■ **TASK BRIEF**:
Decide whether each statement agrees with the forum thread on Xiao Hong Quan application below: (a) clfsean heard about Kanishka Sharma from one of his old students; (b) clfsean says the student decides how and when to learn the application; (c) Xue Sheng says the transitions between postures can have applications. Answer yes or no for each and quote the words of the thread that settle it.

■ **PROVIDED TEXT**:
# Xiao Hong Quan application



## Mr. President (Jun 12, 2013)

This video shows an Indian Wuseng known as Kanishka Sharma with combat application of Xiao Hong Quan. He says that after you learn the whole routine, it's a matter of taking bits of it to apply to any combat situation. 

Is that true for other forms of Shaolin fist? Do you learn whole routines and then apply them at your discretion?


----------



## clfsean (Jun 12, 2013)

Mr. President said:


> This video shows an Indian Wuseng known as Kanishka Sharma with combat application of Xiao Hong Quan.



Yep... one of my old students that lives in New Dehli told me about him.



Mr. President said:


> He says that after you learn the whole routine, it's a matter of taking bits of it to apply to any combat situation.



Means he listened & learned.



Mr. President said:


> Is that true for other forms of Shaolin fist? Do you learn whole routines and then apply them at your discretion?



No... in my experience, a*ll *martial arts are like that when forms are taught. Forms are collections of techniques. How/when you learn the application is up to your teacher, but *all forms *are meant to be dissected & applied when/how necessary. Why train one way to fight with nothing like what you've been learning?


----------



## Xue Sheng (Jun 12, 2013)

clfsean said:


> No... in my experience, all martial arts are like that when forms are taught. Forms are collections of techniques. How/when you learn the application is up to your teacher, but all forms are meant to be dissected & applied when/how necessary. Why train one way to fight with nothing like what you've been learning?



I only have one thing to add to that and that is this, every form/posture you see/learn can have multiple applications and even the transitions between postures can have applications or be part of the overall applications


----------

■ **GIVEN INFORMATION**:
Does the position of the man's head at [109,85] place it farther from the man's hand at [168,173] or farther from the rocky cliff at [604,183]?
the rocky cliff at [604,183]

■ **SOLUTION FOR THIS PROBLEM**:
(a) Yes: "one of my old students that lives in New Dehli told me about him."
(b) No: "How/when you learn the application is up to your teacher"
(c) Yes: "even the transitions between postures can have applications"